I used to consider spring to be a stardust-sprinkled season, especially the month of May.
That violently changed on May 22, 2014 when Mother Nature wreaked havoc and destruction upon us with hail the size of golf balls.
Ever since, I dread hearing the word hail in weather forecasts, wondering if we will be smitten again by wrecking balls from the heavens.
It is a period of history forever frozen in time not just for me but for many in Berks County who had their cars, homes and businesses hammered by hail on that day that lives in infamy.
It was so alarmingly, screamingly surreal having the weather deal destruction more adroitly than a blackjack dealer in this part of the country.
Weren’t storms of this nature the province of the Southern and Midwestern states where violent weather routinely chews up real estate like greedy developers?

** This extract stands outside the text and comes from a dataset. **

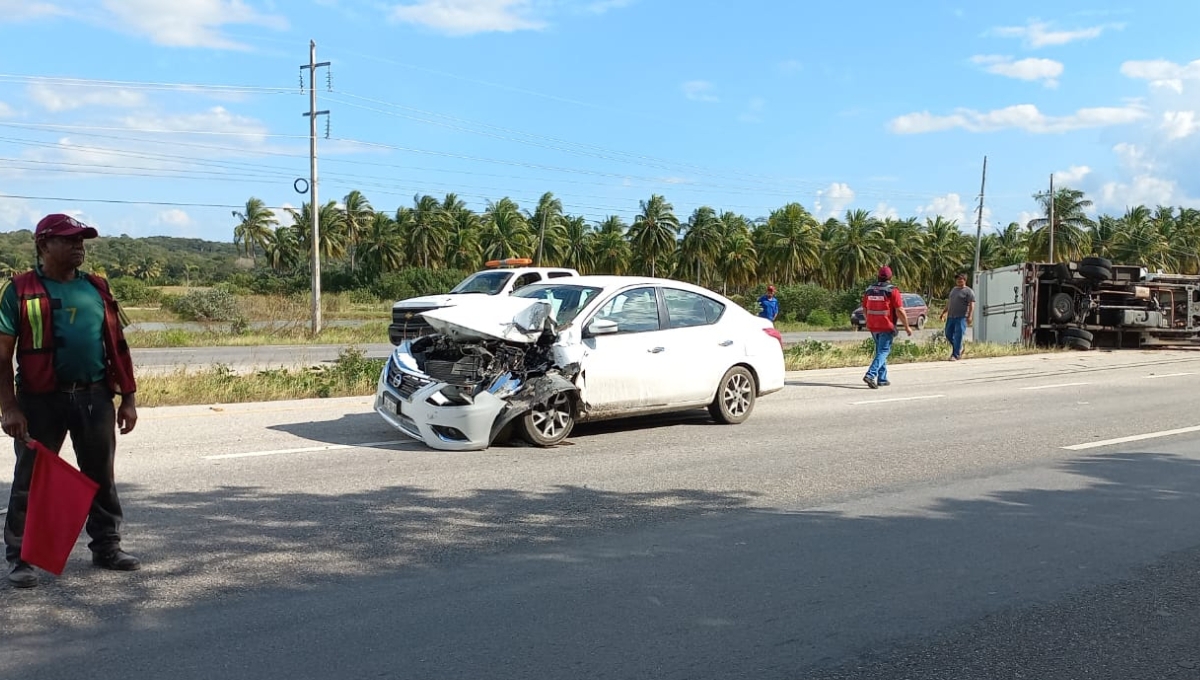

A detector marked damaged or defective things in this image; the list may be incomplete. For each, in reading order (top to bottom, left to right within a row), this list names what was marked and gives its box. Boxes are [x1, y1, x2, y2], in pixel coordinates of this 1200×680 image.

dented hood [422, 297, 552, 342]
damaged white sedan [374, 277, 787, 453]
overturned truck [979, 256, 1200, 350]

With the sky suddenly blacker than Hitler’s heart, the storm hit with searing, sudden fury.
It nailed me in my car.
Hell from above unleashed its wrath upon myself and my fellow motorists on the West Shore Bypass.
The hail and the rain were so relentless that everybody stopped their cars because the assault was blinding.
I felt like a hapless surfer caught in an immense, violent wave as trouble kept pouring over me — but this was a frozen wave fissuring and fracturing my windshield as I sat helpless behind the wheel.
I felt as if my guardian angel had just blown a wing because he was conspicuously MIA as I was being strafed.
So many thoughts were rattling around in my head as the hail teed off on my car, triggering these terrible tick-tocks in my cranium.
One of those thoughts was … did I suddenly wind up in Oklahoma?
Another was … never snicker again at any doomsday talk of Armageddon and Apocalypse huddling up.
After what seemed an eternity, the hail and the rain ceased. But we couldn’t drive away because the fog was thicker than a Russian novel.
When it finally lifted and we pulled away, our tires spun on the ice.
In fact, the storm dumped so much hail that PennDOT had to deploy its plows to clear the roads, a bizarre occurrence on the cusp of the Memorial Day holiday weekend.
My car was totaled and that was a bummer.
But my car quickly became an afterthought when I learned that the hail storm had shelled my home and neighborhood — chewing up roofs, siding, water gutters, downspouts, decks and windows with mindless abandon.
Debris littered the landscape.
Our neighborhood looked as if an army of giant robots wielding menacing machine guns had opened fire on our homes.
Folks had impassioned chats with their deity as they peered into the gargantuan void of despair.
Our neighborhood was redolent with the musk of soul-numbing loss. It looked like a war zone.
We all were wondering if there possibly could be enough glue and duct tape in the world to put everything back the way it once was.
Fortunately, we have insurance companies and folks who specialize in smoothing out the dents in ugly ducklings.
In time, after being immersed in insurance claims, roofers and contractors, our neighborhood returned better than ever.
When disaster strikes, you just have to focus and clear the rubble one sheared shard at a time.
It is true that we draw fire and strength from adversity.
But once is enough.
Ever since, I consider hail to be the foulest four-letter word of all.
And when May arrives each year, I don’t think of May flowers.
I think of Mayday the distress signal.